■ **Dataset extract**:
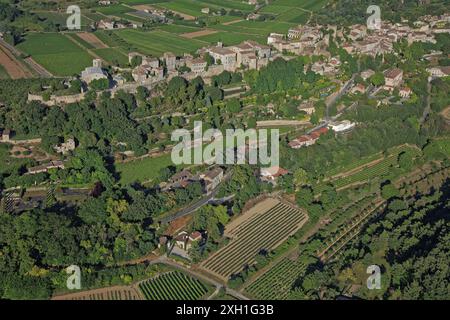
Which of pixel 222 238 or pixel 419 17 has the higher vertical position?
pixel 419 17

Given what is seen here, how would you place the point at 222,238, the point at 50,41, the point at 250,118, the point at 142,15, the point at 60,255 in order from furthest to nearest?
the point at 142,15
the point at 50,41
the point at 250,118
the point at 222,238
the point at 60,255

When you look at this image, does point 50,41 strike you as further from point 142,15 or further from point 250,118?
point 250,118

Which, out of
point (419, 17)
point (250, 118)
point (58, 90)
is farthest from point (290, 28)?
point (58, 90)

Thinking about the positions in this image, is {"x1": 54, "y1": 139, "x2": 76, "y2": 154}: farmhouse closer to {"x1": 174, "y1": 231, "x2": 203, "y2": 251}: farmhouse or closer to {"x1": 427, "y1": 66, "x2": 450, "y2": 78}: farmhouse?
{"x1": 174, "y1": 231, "x2": 203, "y2": 251}: farmhouse

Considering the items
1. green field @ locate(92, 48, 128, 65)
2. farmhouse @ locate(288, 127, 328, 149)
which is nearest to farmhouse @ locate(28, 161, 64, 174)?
farmhouse @ locate(288, 127, 328, 149)

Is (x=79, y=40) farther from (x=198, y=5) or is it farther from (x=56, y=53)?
(x=198, y=5)

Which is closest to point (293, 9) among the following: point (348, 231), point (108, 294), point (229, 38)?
point (229, 38)
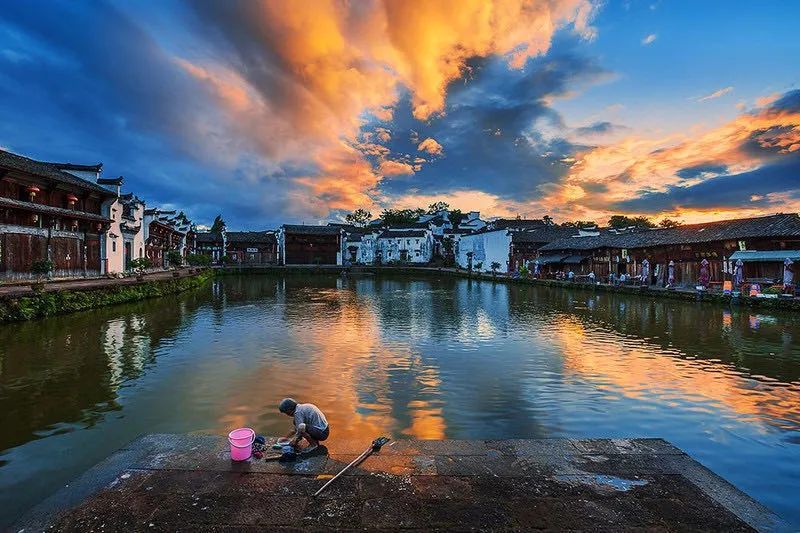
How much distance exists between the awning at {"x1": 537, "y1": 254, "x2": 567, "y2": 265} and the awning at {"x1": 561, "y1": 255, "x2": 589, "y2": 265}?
2.84 ft

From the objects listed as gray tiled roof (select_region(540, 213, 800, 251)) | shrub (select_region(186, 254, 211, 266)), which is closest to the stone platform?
gray tiled roof (select_region(540, 213, 800, 251))

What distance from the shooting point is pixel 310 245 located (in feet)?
245

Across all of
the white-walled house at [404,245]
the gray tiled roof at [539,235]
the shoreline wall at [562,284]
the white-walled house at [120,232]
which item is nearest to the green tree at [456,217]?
the white-walled house at [404,245]

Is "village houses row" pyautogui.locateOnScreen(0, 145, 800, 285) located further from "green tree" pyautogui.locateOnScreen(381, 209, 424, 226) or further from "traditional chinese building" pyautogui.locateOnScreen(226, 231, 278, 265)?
"green tree" pyautogui.locateOnScreen(381, 209, 424, 226)

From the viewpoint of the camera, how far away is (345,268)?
6738 centimetres

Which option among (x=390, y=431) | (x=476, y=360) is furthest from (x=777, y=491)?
(x=476, y=360)

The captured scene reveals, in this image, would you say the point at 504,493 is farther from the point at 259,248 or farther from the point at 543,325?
the point at 259,248

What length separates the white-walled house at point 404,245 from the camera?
261ft

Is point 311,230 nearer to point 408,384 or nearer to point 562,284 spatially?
point 562,284

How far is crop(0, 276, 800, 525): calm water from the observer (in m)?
6.80

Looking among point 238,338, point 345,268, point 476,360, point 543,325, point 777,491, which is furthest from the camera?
point 345,268

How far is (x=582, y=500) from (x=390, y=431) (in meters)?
3.66

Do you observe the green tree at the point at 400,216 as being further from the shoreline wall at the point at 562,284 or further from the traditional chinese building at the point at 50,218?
the traditional chinese building at the point at 50,218

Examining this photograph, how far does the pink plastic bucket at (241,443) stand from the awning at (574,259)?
43.7 metres
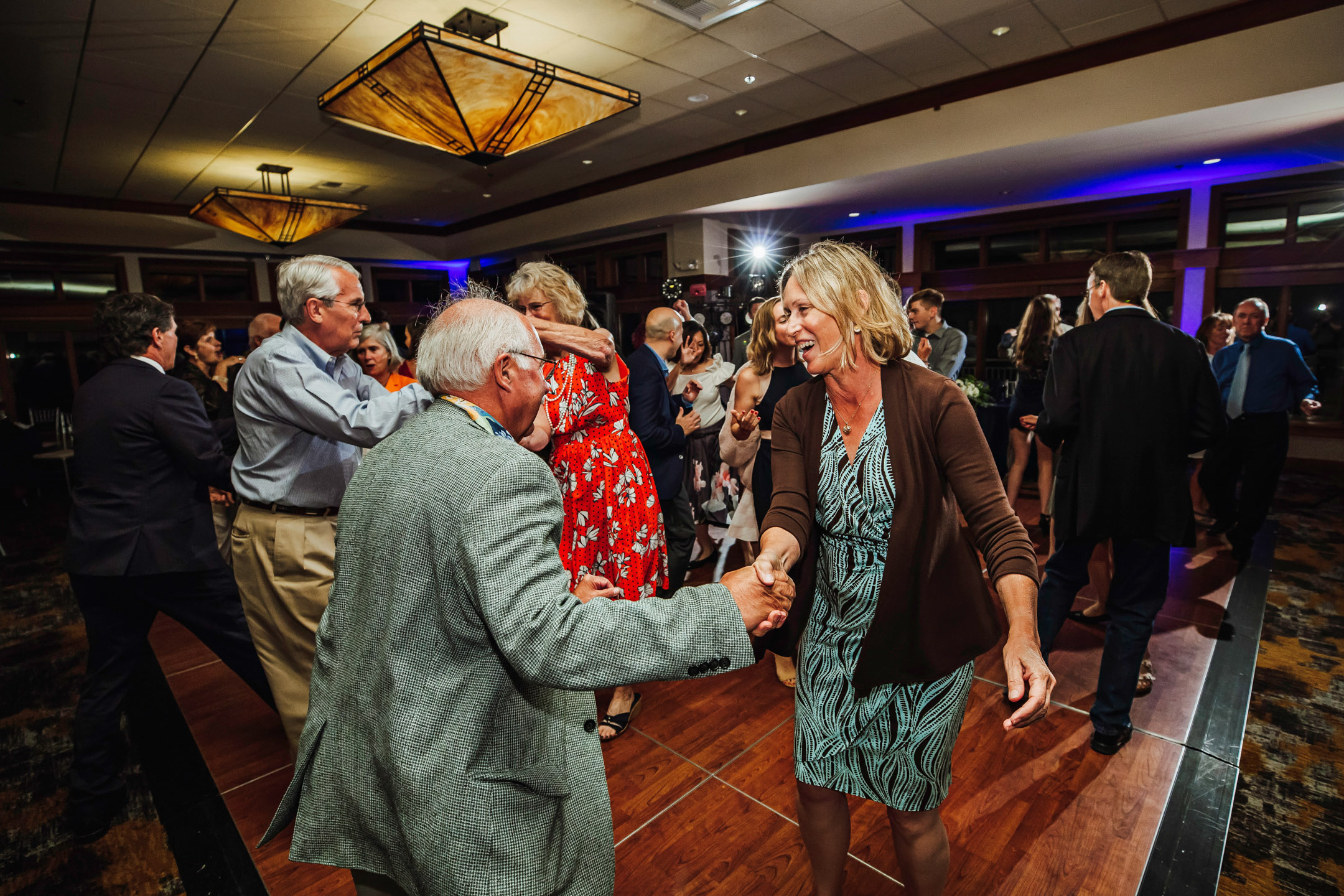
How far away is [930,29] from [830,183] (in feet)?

■ **Given request**: Copy every row above word for word, leaving out the pictures.

■ **Result of the task**:
Which of pixel 222 238 or pixel 419 17 has the higher vertical position?
pixel 419 17

Given what is seen here, how would you place the point at 222,238, the point at 50,41, the point at 250,118, the point at 142,15, the point at 60,255 in order from furthest to nearest?
the point at 142,15
the point at 50,41
the point at 250,118
the point at 222,238
the point at 60,255

When you look at this image, does point 50,41 strike you as further from point 142,15 or further from point 250,118?
point 250,118

Which, out of
point (419, 17)
point (250, 118)
point (58, 90)
is farthest from point (290, 28)?
point (58, 90)

Thinking about the positions in this image, is {"x1": 54, "y1": 139, "x2": 76, "y2": 154}: farmhouse closer to {"x1": 174, "y1": 231, "x2": 203, "y2": 251}: farmhouse or closer to {"x1": 427, "y1": 66, "x2": 450, "y2": 78}: farmhouse?
{"x1": 174, "y1": 231, "x2": 203, "y2": 251}: farmhouse

Considering the items
1. green field @ locate(92, 48, 128, 65)
2. farmhouse @ locate(288, 127, 328, 149)
which is nearest to farmhouse @ locate(28, 161, 64, 174)?
farmhouse @ locate(288, 127, 328, 149)

Is (x=79, y=40) farther from (x=198, y=5) or is it farther from (x=56, y=53)?
(x=198, y=5)

Which is closest to point (293, 9) among the following: point (348, 231), point (108, 294), point (229, 38)?
point (229, 38)
How much distance exists between the awning at {"x1": 537, "y1": 254, "x2": 567, "y2": 265} and the awning at {"x1": 561, "y1": 255, "x2": 589, "y2": 265}?
2.84 ft

From the objects listed as gray tiled roof (select_region(540, 213, 800, 251)) | shrub (select_region(186, 254, 211, 266)), which is closest to the stone platform?
gray tiled roof (select_region(540, 213, 800, 251))

What distance from the shooting point is pixel 310 245 located (in feet)?
245

Across all of
the white-walled house at [404,245]
the gray tiled roof at [539,235]
the shoreline wall at [562,284]
the white-walled house at [120,232]
which item is nearest to the green tree at [456,217]?
the white-walled house at [404,245]

Is "village houses row" pyautogui.locateOnScreen(0, 145, 800, 285) located further from "green tree" pyautogui.locateOnScreen(381, 209, 424, 226) or further from "traditional chinese building" pyautogui.locateOnScreen(226, 231, 278, 265)?
"green tree" pyautogui.locateOnScreen(381, 209, 424, 226)

From the viewpoint of the camera, how far away is (345,268)?
6738 centimetres

Which option among (x=390, y=431) | (x=476, y=360) is furthest from (x=777, y=491)?
(x=476, y=360)

The captured scene reveals, in this image, would you say the point at 504,493 is farther from the point at 259,248 or farther from the point at 543,325?
the point at 259,248

What length separates the white-walled house at point 404,245 from the camera?
261ft

Is point 311,230 nearer to point 408,384 or nearer to point 562,284 spatially?
point 562,284

How far is crop(0, 276, 800, 525): calm water from the observer (in m)?
6.80

Looking among point 238,338, point 345,268, point 476,360, point 543,325, point 777,491, which is furthest from the camera?
point 345,268

How far is (x=582, y=500) from (x=390, y=431) (in meters)?
3.66

Do you observe the green tree at the point at 400,216 as being further from the shoreline wall at the point at 562,284 or further from the traditional chinese building at the point at 50,218?
the traditional chinese building at the point at 50,218

Examining this photograph, how far does the pink plastic bucket at (241,443) stand from the awning at (574,259)?
43.7 metres
How far away is [930,29] from [830,183] (in feet)?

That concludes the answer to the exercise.